HR-8290-119
Placed on the Union Calendar, Calendar No. 611.
Sponsored by Pete Sessions (R-TX)
What it does
This bill would amend the Bretton Woods Agreements Act to require the U.S. Secretary of the Treasury to assess whether China meets three criteria related to exchange rate transparency and currency manipulation before any vote at the International Monetary Fund (IMF) to increase China's voting power. If China fails any criterion, the Secretary would be required to instruct the U.S. representative at the IMF to vote against increasing China's voting share. The President may waive this requirement by notifying Congress that the waiver serves the national interest.

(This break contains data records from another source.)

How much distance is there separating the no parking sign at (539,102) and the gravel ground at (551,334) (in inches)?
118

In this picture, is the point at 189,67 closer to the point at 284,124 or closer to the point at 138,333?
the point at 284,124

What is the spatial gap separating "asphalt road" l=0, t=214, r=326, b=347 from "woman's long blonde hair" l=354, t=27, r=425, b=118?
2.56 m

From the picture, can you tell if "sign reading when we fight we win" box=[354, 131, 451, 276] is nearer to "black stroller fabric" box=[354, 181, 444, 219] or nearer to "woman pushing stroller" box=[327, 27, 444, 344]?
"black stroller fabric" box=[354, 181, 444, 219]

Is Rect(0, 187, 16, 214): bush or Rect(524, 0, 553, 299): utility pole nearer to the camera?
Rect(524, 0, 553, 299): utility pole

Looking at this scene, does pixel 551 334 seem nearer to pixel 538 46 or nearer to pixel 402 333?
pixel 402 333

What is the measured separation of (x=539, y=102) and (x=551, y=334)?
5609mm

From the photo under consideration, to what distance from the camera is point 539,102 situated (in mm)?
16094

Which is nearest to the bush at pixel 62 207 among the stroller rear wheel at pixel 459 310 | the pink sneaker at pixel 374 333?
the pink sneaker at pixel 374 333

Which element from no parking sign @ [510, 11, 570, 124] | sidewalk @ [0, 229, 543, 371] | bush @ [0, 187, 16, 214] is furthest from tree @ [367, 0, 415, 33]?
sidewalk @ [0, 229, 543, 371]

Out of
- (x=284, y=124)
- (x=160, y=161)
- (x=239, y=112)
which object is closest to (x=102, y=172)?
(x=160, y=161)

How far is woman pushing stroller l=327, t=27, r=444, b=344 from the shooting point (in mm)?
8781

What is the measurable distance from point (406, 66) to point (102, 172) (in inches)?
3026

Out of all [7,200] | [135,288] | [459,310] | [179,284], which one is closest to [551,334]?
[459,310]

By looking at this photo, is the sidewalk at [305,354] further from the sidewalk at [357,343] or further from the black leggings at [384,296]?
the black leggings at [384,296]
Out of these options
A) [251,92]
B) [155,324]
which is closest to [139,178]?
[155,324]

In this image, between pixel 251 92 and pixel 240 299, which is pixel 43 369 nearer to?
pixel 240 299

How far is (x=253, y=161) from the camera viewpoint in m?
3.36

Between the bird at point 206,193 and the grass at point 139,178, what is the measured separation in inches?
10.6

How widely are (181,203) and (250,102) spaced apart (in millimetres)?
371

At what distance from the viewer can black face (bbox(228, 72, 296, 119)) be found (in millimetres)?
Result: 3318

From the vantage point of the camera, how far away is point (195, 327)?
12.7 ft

The bill would expire automatically seven years after enactment.
Who benefits
U.S. manufacturers and workers in industries — such as steel, aluminum, textiles, and electronics — that compete with Chinese imports and argue they are harmed by an undervalued Chinese yuan. Domestic exporters who contend currency manipulation reduces their competitiveness in global markets. Members of Congress seeking greater legislative oversight of U.S. international financial diplomacy. Countries that compete with China for export markets and would benefit from a more level playing field. IMF member nations that favor greater transparency in exchange rate reporting.
Who is hurt
U.S. companies with significant supply chains or sales operations in China that could face diplomatic or economic retaliation. Multinational financial institutions and investors who benefit from stable U.S.-China financial relations. The executive branch, which would lose some flexibility in managing IMF diplomacy as a tool of broader foreign policy. IMF institutional effectiveness could be reduced if U.S. opposition blocks quota realignments that reflect China's actual share of the global economy. American consumers who benefit from lower-priced Chinese goods enabled by current exchange rate conditions.
Supporters argue
Supporters argue that China has a documented history of managing its currency to gain trade advantages — the U.S. Treasury formally designated China a currency manipulator in 2019 — and that allowing China's IMF voting power to grow without accountability rewards that behavior. They contend that Congress has a constitutional role in overseeing U.S. participation in international financial institutions and that this bill simply ensures U.S. votes at the IMF reflect American economic interests. The seven-year sunset and presidential waiver provision, they argue, preserve enough executive flexibility while establishing a meaningful accountability mechanism.
Opponents argue
Opponents argue that tying U.S. IMF votes to bilateral currency assessments politicizes a multilateral institution designed to operate on shared technical standards, potentially undermining U.S. credibility and leadership within the IMF. They contend that China's IMF quota should reflect its share of the global economy — currently the world's second largest — and that blocking quota adjustments could push China toward alternative financial institutions like the New Development Bank, reducing U.S. influence over global financial governance. Critics also note that the Treasury's currency manipulation determinations are inherently political, making the bill's criteria less objective than they appear.